Convert the material into a Markdown table with the columns Row and Line, starting at the line containing "Which is farther" and ending at the end of the material, skipping blank lines. Include only those lines and leave the pictures out.

** begin GIVEN ENTRIES **

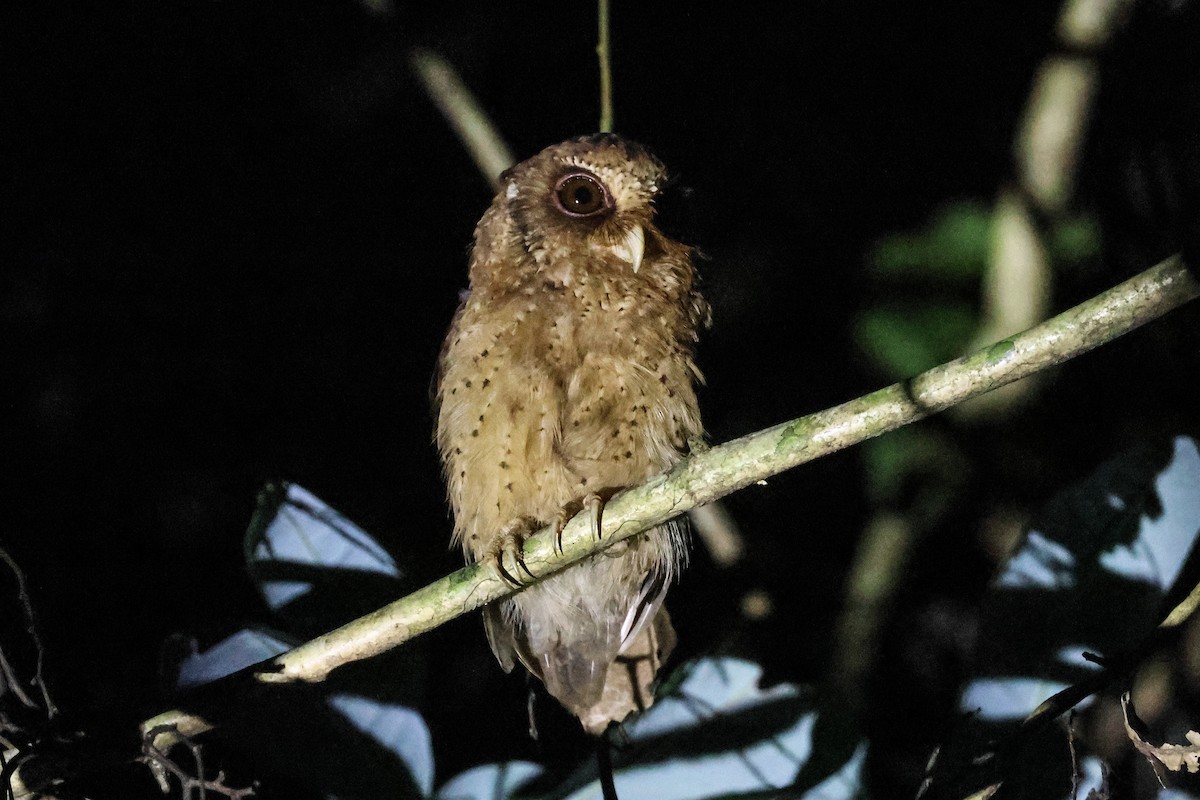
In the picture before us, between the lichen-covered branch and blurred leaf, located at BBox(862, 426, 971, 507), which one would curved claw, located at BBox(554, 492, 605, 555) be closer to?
the lichen-covered branch

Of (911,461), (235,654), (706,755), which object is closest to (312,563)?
(235,654)

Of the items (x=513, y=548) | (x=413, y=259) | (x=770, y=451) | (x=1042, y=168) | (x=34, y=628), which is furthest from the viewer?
(x=413, y=259)

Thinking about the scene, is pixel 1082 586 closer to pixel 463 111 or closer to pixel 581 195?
pixel 581 195

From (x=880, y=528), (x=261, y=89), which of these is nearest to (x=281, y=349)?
(x=261, y=89)

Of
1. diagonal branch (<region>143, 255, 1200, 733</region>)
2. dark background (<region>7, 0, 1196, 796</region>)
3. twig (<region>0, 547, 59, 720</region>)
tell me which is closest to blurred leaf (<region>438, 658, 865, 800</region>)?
dark background (<region>7, 0, 1196, 796</region>)

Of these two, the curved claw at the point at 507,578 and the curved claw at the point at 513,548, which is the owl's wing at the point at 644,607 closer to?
the curved claw at the point at 513,548

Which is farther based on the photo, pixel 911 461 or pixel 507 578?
pixel 911 461

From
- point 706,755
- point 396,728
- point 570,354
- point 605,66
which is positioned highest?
point 605,66

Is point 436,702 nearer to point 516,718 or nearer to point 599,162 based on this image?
point 516,718
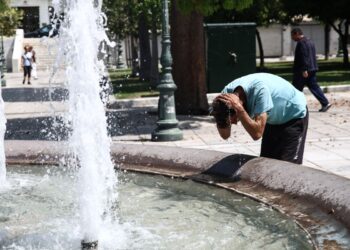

** end GIVEN ENTRIES **

TASK RESPONSE:
| Row | Line |
|---|---|
| 1 | Which is farther based on the photo, pixel 911 461 or pixel 507 578? |
| 2 | pixel 911 461 |
| 3 | From |
| 4 | - point 706,755 |
| 5 | - point 396,728 |
| 6 | - point 570,354 |
| 7 | - point 605,66 |
| 8 | which is positioned highest? |
| 9 | point 605,66 |
| 10 | Is point 436,702 nearer to point 516,718 or nearer to point 599,162 based on this image? |
| 11 | point 516,718 |